COIMBATORE: Indian banks need to provide a bare minimum of Rs 18,000 crore additionally towards the 12 accounts identified by the Reserve Bank of India (RBI) for reference to the National Company Law Tribunal under the Insolvency and Bankruptcy Code in 2017-18, India Ratings and Research has estimated.
The agency’s analysis pegs the weighted average provisioning currently at 42% by banks towards the 12 identified accounts. The additional provisioning would eat into banks’ profits by around 25% in 2017-18, it said. “This indicates a shave-off in return on assets of 12 bps (0.12%) in 2017-18,” it said.
India Ratings said that the additional provision burden could add disproportionate pressure on the profit and loss accounts of a few mid-size public sector banks(PSBs). “The outlook towards these banks remains negative,” it said.
The additional provision requirement may stretch the profitability of a few large PSBs in 2017-18, putting the standalone ratings of these entities under pressure, the agency said.
“There is an increasing divide between the large and smaller PSBs, with the former having some access to growth capital, better market valuation, and also some non-core assets to divest while the latter would only receive bailout capital if required and would need to ration their capital consumption over next two years,” India Ratings said.
The 12 accounts are broadly classified across five sectors, which have been further reclassified as iron and steel, infrastructure and others.

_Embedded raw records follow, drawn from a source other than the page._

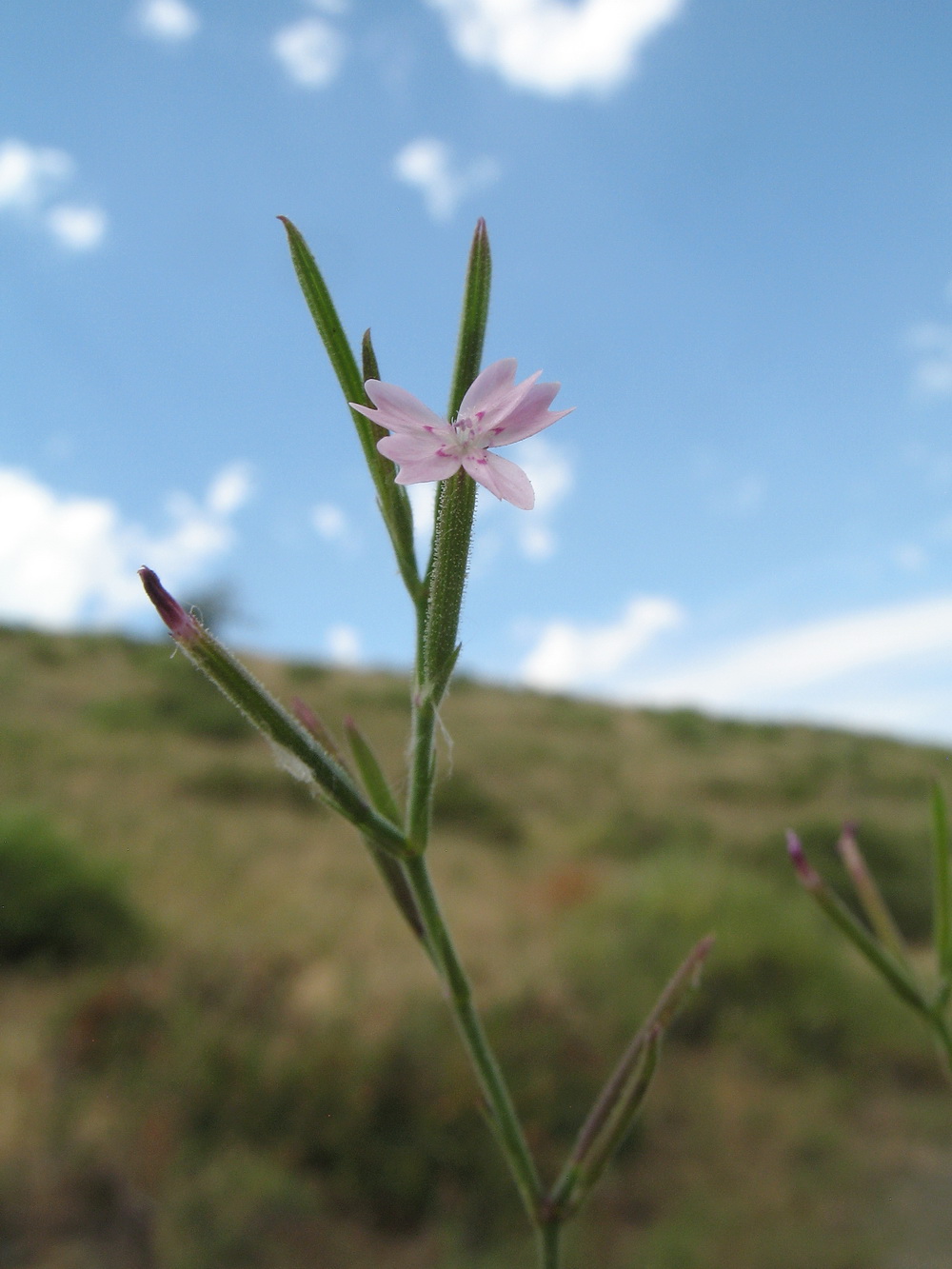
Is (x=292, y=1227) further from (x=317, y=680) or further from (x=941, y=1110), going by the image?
(x=317, y=680)

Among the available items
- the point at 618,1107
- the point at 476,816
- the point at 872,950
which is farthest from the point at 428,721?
the point at 476,816

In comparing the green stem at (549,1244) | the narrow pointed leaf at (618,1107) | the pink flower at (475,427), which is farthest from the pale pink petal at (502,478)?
the green stem at (549,1244)

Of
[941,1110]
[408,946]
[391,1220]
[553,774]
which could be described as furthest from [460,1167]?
[553,774]

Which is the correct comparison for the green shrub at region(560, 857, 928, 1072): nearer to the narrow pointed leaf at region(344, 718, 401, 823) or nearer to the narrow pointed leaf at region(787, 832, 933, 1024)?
the narrow pointed leaf at region(787, 832, 933, 1024)

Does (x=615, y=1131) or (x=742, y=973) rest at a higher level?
(x=615, y=1131)

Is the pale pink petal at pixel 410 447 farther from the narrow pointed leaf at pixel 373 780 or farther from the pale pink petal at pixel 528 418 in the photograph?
the narrow pointed leaf at pixel 373 780

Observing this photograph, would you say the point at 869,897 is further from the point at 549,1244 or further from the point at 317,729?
the point at 317,729
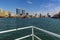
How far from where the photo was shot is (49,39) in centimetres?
1274

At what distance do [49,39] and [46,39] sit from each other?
0.34 meters

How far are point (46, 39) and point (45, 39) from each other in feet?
0.40

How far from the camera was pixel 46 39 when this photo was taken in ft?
41.4

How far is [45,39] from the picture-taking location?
12547 millimetres

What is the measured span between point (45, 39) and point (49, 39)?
464 mm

“The weighted average provisioning of 45% (as of March 2017) towards the iron and steel sector exposure continues to be the highest across all sectors, given the deep entrenchment of stress in the sector, low capacity utilisation and high expected ultimate haircuts,” the agency said.
“A going concern approach towards resolution could fetch a more favourable value in comparison to a liquidation approach given the nature of the assets in the sector and the fact that many of the projects in the sector are under stress on account of cash flow mismatches and project overruns,” India Ratings said.
Out of the total Rs 18,000 crore required provisioning, the iron and steel sector contributes around Rs 10,500 crore and the infrastructure sector Rs 4,100 crore. The iron & steel sector had faced severe stress at the time of the ‘Asset Quality Review’ exercise conducted by the RBI last fiscal.
“The weighted average provisioning as of March 2017 for the infrastructure sector exposure is 36%,” it said. “Much of the unrecognised stress (Rs 7.7 lakh crore as of September 2016, 35% of which is expected to slip into the substandard category over the next 12-18 months) forms a part of the infrastructure sector,” the agency said.